BEGIN

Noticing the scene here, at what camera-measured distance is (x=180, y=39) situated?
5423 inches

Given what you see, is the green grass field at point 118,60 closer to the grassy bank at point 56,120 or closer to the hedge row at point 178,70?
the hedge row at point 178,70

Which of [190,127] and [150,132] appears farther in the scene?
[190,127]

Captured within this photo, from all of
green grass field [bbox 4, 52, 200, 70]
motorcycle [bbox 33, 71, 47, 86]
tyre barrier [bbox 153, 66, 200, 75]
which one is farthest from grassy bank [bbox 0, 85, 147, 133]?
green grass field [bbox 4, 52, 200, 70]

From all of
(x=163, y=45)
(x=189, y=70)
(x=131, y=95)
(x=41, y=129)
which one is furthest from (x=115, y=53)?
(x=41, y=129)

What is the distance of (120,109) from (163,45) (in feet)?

END

## Instruction
Copy all of the material above word for word, keeping every line unchanged.

## Output for this exercise
Noticing the scene here, at what camera-measured distance is (x=180, y=39) situated?
5423 inches

Given what you see, is the green grass field at point 118,60 closer to the grassy bank at point 56,120 or closer to the hedge row at point 178,70?
the hedge row at point 178,70

Which of [190,127] and [150,132] appears farther in the scene?
[190,127]

Captured within this photo, from all of
green grass field [bbox 4, 52, 200, 70]
motorcycle [bbox 33, 71, 47, 86]
tyre barrier [bbox 153, 66, 200, 75]
which one is farthest from grassy bank [bbox 0, 85, 147, 133]?
green grass field [bbox 4, 52, 200, 70]

From all of
(x=163, y=45)
(x=189, y=70)
(x=131, y=95)
(x=41, y=129)
which one is furthest from (x=115, y=53)?
(x=41, y=129)

What is the distance of (120,109) from (163,45) (in feet)?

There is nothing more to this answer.